:: Consigne ::
Pouvez-vous prolonger l'article sur la filmographie de Guillermo Del Toro, présenté ci-dessous, à partir de sa dernière phrase ?

═══ Extrait de page

Cela n’a pas toujours été le cas, mais Guillermo Del Toro fait désormais office de réel nom prestigieux dans l’industrie. Un artiste dont la sensibilité et l’amour immodéré pour les monstres en tout genre transpire dans chacune de ses œuvres. Un corpus éclectique en terme d’ampleur depuis plus de 30 ans, oscillant entre blockbusters populaires et films plus intimistes. Et à l’occasion de la sortie de son Frankenstein sur Netflix, revenons sur l’ensemble de sa filmographie avec un petit Top !
Guillermo Del Toro fait partie d’un renouveau du cinéma mexicain, au même titre que ses comparses Alfonso Cuarón (Roma, Disclaimer, Les Fils de l’Homme) et Alejandro González Iñárritu (The Revenant, Birdman, Amours chiennes). Véritable adorateur des monstres et du fantastique au sens le plus large, le bougre s’est illustré via une filmographie riche. Entre blockbusters d’auteur et films plus intimistes, la constance artistique est de mise dans chacun de ses projets de part sa sensibilité à fleur de peau.
Voici donc un classement (évidemment le seul le vrai !) de la filmographie de Guillermo Del Toro en tant réalisateur. En effet, il convient également de noter que le cinéaste mexicain a aussi produit des séries (Trollhunters, Le Cabinet de Curiosités) et a été consultant sur certains films d’animation Dreamworks (Les Cinq Légendes). Un bel échantillon sachant que bon nombre de projets du bonhomme ont été avortés (un western Le Comte de Monte-Cristo, Le Fantôme de l’Opéra, Le Hobbit, Justice League Dark, Doctor Strange, Je suis une Légende, Halo…), tandis qu’on espère encore le voir s’atteler aux Montagnes Hallucinées...

══════
═══ Extrait des données

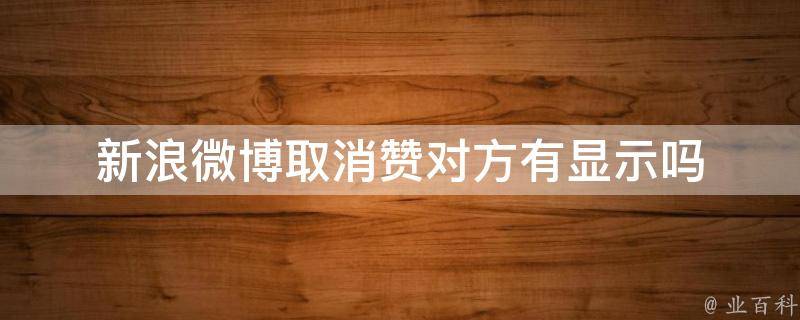 新浪微博取消赞对方有显示吗

@ 业百科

══════

:: Résultat ::
1- Le Labyrinthe de Pan (2006)

Le chef-d’œuvre incontesté de Guillermo Del Toro ! Le Labyrinthe de Pan détient d’ailleurs encore la couronne de la plus longue standing ovation jamais enregistrée au Festival de Cannes. Prenant place au début de l’ère totalitaire de l’Espagne franquiste, cette parabole d’un conte de fée place la jeune Ofelia dans une quête pour sauver un mystérieux royaume souterrain. Devant braver diverses épreuves, elle devra non seulement braver divers dangers fantastiques mais aussi prendre en compte la poigne de fer de son cruel beau-père.
Nourri de plusieurs niveaux de lecture, d’une atmosphère oscillant entre cruauté et merveilleux, Le Labyrinthe de Pan pourrait s’imposer comme le film fantastique terminal du genre de par sa finalité trouble et désenchantée (pas si éloignée de Le Vent se lève de Miyazaki quelques années plus tard). Mais est-ce que l’imaginaire suffit à s’échapper d’un monde où l’ignominie humaine prévaut ? La question reste ouverte, dans ce voyage absolument inoubliable !
2- Nightmare Alley (2021)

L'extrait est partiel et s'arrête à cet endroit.